---- Document segment
The film was shot in the Czech Republic. Gilliam often had feuds with brothers Bob and Harvey Weinstein, which caused the original theatrical release date to be delayed nearly ten months. The Brothers Grimm was finally released on 26 August 2005 with mixed reviews and grossed $105.3 million at the worldwide box office.
Plot
Will and Jake Grimm are traveling con artists who use Jake's knowledge of folklore to fool people into paying them to kill monsters along with their sidekicks Hidlick and Bunst in French-occupied Germany during the early 19th century. In Karlstadt they "kill" a witch's ghost, after tricking the village. Italian torturer Cavaldi captures them and takes them to the French General Delatombe. The girls of the small village of Marbaden are going missing and the villagers are convinced that supernatural beings are responsible, Delatombe charges The Brothers to find out who is responsible, on the assumption that it is the work of con artists like themselves. They soon discover a real supernatural force: a beautiful yet dangerous 500-year-old Thuringian Queen stealing young girls to restore her own beauty.
Long ago, King Childeric I came to the forest to build a city while his Queen experiments with black magic to gain eternal life. The Bubonic plague comes and she builds a high tower to avoid it, while her husband and everyone below her perish. She did not understand the Plague was carried by wind and soon rotted away as she decayed over the years. Her spell granted her immortal life, but not the youth and beauty to go along with it. Her youthful appearance now only exists in her mirror, the source of her life, as an illusion and nothing more. She needs to drink the blood of twelve young women to regain her beauty, ten have already been reported missing.
The queen is working an enchantment to regain her beauty with the aid of her werewolf huntsman with a magic axe, crow familiars, and various creatures in the forest. The Brothers Grimm, with the help of Angelika, a knowing huntress from the village, and Cavaldi discover her tower in the woods, where the huntsman fed one of the Grimm's horse spider eggs. That night, after the group returned to the village, a girl entered the stables to pet the horse, but by then the spider eggs had hatched and taken over the horse, spinning a web at the girl from the mouth. The Grimms woke up by the horse and saw it swallowing the girl and heading off into the forest. Angelika and the Grimms followed the horse, just when Delatombe appeared in the village.
--------
---- Given material
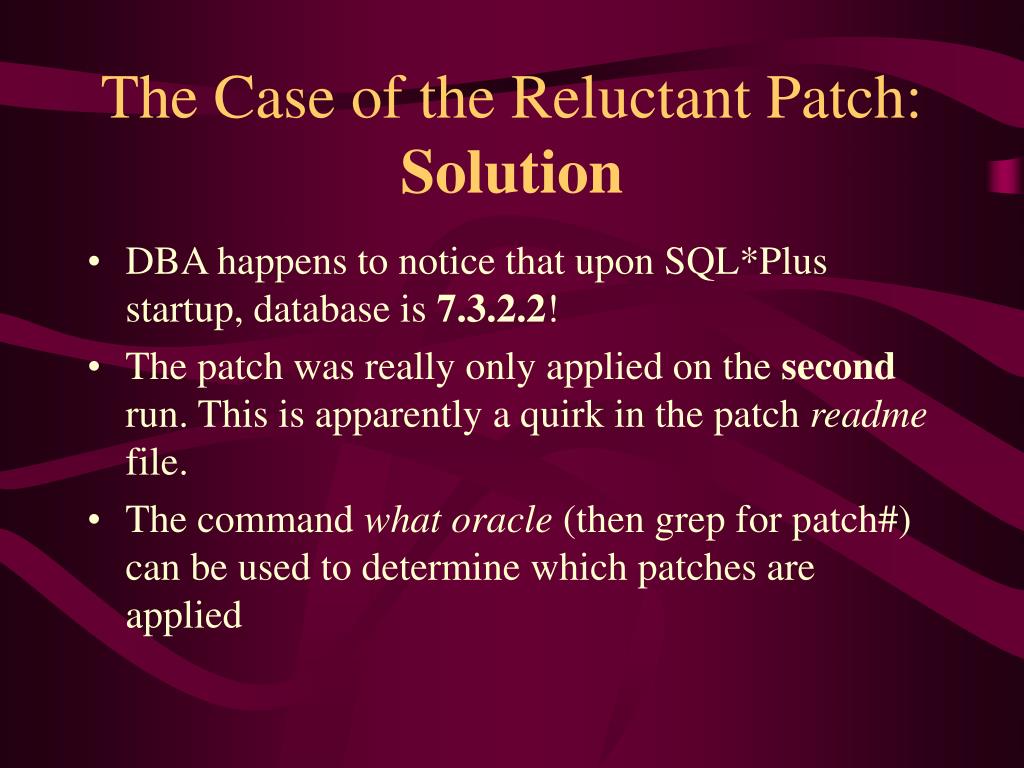 The Case of the Reluctant Patch: Solution

• DBA happens to notice that upon SQL*Plus startup, database is 7.3.2.2!

• The patch was really only applied on the second run. This is apparently a quirk in the patch readme file.

• The command what oracle (then grep for patch#) can be used to determine which patches are applied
--------
Questions>
**a.** Retype the film summary from "The film was" to "worldwide box office.".
**b.** List every place name that appears in the film summary.
**c.** Proceed with the film summary from the point where it stops.

Task-by-task outputs>
**a.**
The film was shot in the Czech Republic. Gilliam often had feuds with brothers Bob and Harvey Weinstein, which caused the original theatrical release date to be delayed nearly ten months. The Brothers Grimm was finally released on 26 August 2005 with mixed reviews and grossed $105.3 million at the worldwide box office.

**b.** Czech Republic, Germany, Karlstadt, Marbaden

**c.**
Failing to retrieve the horse, Cavaldi takes the Grimms and Angelika back to Delatombe. Because they have failed, Cavaldi may kill both of the Grimms, but they convince Delatombe that the magic in the forest is caused by German rebels, and he sends them back, while Cavaldi stays behind with Angelika in the village. In the forest, Jake, Hidlick, and Bunst try a catapult as a possible way to get into the tower, but Hidlick and Bunst go back to the village where another girl named Sasha is getting water from the well and sees a crow fall in, she picks it up and the crow flaps its wings and sprays mud onto her face until her facial features disappear and fall into mud, giving rise to a mud monster, which swallows her before turning into the gingerbread man and jumping into the well, despite Angelika and Cavaldi’s efforts to save her.
Jake successfully makes it to the roof of the tower with a rope, where he notices twelve crypts in which the twelve victims must lie. When Sasha's body comes up from a pond, the werewolf takes her to a tomb. After rescuing Sasha and taking the wolfman's magic axe, the Grimms return to the village but Sasha is in a sheepish trance. The magic axe is the only thing of which the trees in the forest are afraid. Delatombe captures the Brothers and believes them to be frauds. French soldiers begin burning down the forest and Cavaldi represses his sympathy for the Brothers, but they are eventually saved by Angelika. The werewolf is revealed to be Angelika's father, who is under the Queen's command by a spell. Angelika is drowned by her father, becoming the twelfth victim. The Brothers reach the tower while the Queen breathes an ice wind which puts out the forest fire. Delatombe notices that the Grimms have escaped and goes after them with Cavaldi. When Cavaldi refuses to kill the Grimms, Delatombe shoots him but is impaled by Will.
The Mirror Queen's death is caused by Jake shattering the enchanting mirror in the tower. The werewolf transforms into Angelika's father (the woodsman) and destroys the rest of the mirror by jumping out of the window with the mirror and Will, who was trying to destroy the werewolf at all costs. Outside, Cavaldi seems to have survived, having donned the Grimm's faux-magic armor. He recites an Italian curse and the tower falls apart. Jake awakens Angelika with a kiss, which in turn resurrects the other eleven girls and Will. With the menace gone and their daughters returned to them, the villagers of Marbaden celebrate and give their heartfelt thanks to the Brothers Grimm. Cavaldi stays in the village and joins the villagers for the feast. The Grimms decide to pursue a new profession, presumably writing fairy tales.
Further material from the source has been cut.